Camilla Long's harsh review was so lively that it motivated one of the judges to read the book

Topics: hatchet job of the year, Rachel Cusk, camilla long, aftermath, Books, literature, Writing,

Shrewd takedown of Rachel Cusk's (Credit: monticello via Shutterstock)

Camilla Long is now the proud winner of a hatchet, a large red cake and a year’s supply of potted shrimp, all thanks to her biting Sunday Times review of Rachel Cusk’s “Aftermath.” The dubious gifts are a part of the Hatchet Job of the Year Award, an annual honor bestowed by U.K.-based literary website Omnivore to a critic who writes the “angriest, funniest, most trenchant book review” of the past 12 months.

Long’s review beat vitriol spewed from the likes of Ron Charles on Martin Amis, Zoe Heller on Salman Rushdie, and Suzanne Moore on Naomi Wolf. One the award’s judges, Lynn Barber, told the Guardian, ”I thought what was wonderful about Camilla’s review was that it totally hatcheted the book, but in such an intriguing way that I then thought I must read ‘Aftermath’ – and did, and loved it because it was just as weird as Camilla said,” said Barber. “So a hatchet job isn’t necessarily a turnoff.”

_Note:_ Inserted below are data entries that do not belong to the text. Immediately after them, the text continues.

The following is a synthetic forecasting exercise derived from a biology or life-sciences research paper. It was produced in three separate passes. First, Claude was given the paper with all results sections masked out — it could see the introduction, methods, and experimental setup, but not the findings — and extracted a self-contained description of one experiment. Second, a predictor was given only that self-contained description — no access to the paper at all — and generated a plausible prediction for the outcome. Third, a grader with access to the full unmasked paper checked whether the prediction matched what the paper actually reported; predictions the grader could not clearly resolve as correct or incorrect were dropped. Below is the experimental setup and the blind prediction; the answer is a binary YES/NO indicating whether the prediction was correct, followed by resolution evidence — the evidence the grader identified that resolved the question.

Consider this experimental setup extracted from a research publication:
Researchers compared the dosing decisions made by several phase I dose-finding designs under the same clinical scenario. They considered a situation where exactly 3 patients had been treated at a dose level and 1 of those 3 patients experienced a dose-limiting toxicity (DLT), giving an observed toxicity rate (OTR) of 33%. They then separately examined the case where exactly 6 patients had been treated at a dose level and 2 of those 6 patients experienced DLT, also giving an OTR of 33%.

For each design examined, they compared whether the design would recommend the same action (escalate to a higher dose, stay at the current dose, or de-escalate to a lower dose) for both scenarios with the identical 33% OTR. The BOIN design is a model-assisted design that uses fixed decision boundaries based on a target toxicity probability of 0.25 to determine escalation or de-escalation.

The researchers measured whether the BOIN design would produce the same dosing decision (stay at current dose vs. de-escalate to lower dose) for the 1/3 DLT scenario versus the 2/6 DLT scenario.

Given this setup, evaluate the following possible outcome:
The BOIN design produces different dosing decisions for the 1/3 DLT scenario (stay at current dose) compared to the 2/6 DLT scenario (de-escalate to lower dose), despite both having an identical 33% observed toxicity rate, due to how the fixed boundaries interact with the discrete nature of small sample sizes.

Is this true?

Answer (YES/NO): NO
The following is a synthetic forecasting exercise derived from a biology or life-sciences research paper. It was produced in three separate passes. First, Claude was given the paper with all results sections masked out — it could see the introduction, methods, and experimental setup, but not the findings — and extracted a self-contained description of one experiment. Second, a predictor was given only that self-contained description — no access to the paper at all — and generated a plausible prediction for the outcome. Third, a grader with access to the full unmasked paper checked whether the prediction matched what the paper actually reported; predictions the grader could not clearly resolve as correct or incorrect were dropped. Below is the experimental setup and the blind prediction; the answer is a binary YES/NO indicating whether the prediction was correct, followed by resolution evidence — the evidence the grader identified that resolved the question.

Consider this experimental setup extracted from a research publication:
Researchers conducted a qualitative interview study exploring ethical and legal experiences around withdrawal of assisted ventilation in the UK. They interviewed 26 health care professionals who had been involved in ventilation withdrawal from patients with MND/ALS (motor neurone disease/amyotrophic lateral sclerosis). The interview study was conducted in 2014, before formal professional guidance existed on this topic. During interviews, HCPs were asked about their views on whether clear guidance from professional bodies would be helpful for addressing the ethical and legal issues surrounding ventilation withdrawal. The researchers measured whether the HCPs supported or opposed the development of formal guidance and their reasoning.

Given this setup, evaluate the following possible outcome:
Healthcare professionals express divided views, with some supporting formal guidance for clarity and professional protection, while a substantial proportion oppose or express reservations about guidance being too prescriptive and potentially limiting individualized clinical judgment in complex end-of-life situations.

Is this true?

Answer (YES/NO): NO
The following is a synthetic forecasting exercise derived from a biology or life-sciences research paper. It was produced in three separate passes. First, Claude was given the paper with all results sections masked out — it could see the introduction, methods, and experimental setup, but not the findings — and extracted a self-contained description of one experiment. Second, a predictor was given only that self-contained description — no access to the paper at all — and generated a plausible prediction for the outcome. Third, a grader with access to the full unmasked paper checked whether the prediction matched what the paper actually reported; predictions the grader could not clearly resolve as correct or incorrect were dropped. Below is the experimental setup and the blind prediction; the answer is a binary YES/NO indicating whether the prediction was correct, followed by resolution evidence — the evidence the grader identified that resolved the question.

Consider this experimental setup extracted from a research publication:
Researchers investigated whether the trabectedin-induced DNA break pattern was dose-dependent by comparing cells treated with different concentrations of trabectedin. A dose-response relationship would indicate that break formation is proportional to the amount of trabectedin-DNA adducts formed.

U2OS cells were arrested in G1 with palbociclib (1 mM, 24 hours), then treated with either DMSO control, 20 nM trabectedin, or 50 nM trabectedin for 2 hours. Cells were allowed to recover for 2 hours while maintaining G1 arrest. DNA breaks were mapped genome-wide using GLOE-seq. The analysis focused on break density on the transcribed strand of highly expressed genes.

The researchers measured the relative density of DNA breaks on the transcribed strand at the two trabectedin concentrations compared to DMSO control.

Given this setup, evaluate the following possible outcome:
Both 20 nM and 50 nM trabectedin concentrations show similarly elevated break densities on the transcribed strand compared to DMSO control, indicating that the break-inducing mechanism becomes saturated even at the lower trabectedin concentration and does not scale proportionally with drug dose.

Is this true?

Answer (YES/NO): NO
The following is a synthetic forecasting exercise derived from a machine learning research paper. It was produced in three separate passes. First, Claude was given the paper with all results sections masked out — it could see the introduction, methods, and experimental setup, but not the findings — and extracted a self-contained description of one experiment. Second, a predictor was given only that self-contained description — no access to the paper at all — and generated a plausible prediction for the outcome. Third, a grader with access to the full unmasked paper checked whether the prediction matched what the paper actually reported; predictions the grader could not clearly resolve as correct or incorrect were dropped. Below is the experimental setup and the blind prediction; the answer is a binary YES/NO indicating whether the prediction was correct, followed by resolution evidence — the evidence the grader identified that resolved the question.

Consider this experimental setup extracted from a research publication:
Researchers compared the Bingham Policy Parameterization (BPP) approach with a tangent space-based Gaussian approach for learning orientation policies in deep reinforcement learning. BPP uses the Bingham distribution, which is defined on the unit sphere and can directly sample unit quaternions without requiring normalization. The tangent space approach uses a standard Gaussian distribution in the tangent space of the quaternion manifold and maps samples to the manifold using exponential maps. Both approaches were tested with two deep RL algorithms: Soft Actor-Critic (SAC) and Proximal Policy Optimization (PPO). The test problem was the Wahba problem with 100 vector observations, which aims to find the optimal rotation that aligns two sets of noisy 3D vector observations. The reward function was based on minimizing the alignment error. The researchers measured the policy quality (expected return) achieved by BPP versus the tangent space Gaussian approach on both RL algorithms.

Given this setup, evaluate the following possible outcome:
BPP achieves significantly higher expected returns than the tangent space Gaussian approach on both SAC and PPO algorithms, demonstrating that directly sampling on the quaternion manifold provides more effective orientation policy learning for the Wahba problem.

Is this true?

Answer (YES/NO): NO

Long described Cusk’s memoir, about her failed marriage, as “crammed with mad, flowery metaphors and hifalutin creative-writing experiments” and experienced the final chapter as “an out-of-body experience.” “Oddly, I read the whole thing in a Bulgarian accent,” she wrote. Long homed in on the oddities of Cusk, too, skewering the writer while pointing out the complexity of her character:

Cusk herself seems extraordinary — a brittle little dominatrix and peerless narcissist who exploits her husband and her marriage with relish. She tramples anyone close to her, especially Clarke, whom she has forced to give up his job in order to look after the kids. She pours scorn on his “dependence” and “unwaged domesticity”, but won’t do chores herself because they make her feel, of all things, “unsexed”. She is horrified when he demands half of everything in the divorce: “They’re my children,” she snarls. “They belong to me.”

The main problem with “Aftermath,” based on Long’s review, is that it’s a confessional with “acres of poetic whimsy and vague literary blah, a needy, neurotic mandolin solo of reflections on child sacrifice and asides about drains” without any explanation or insight into “why she wrote the book.”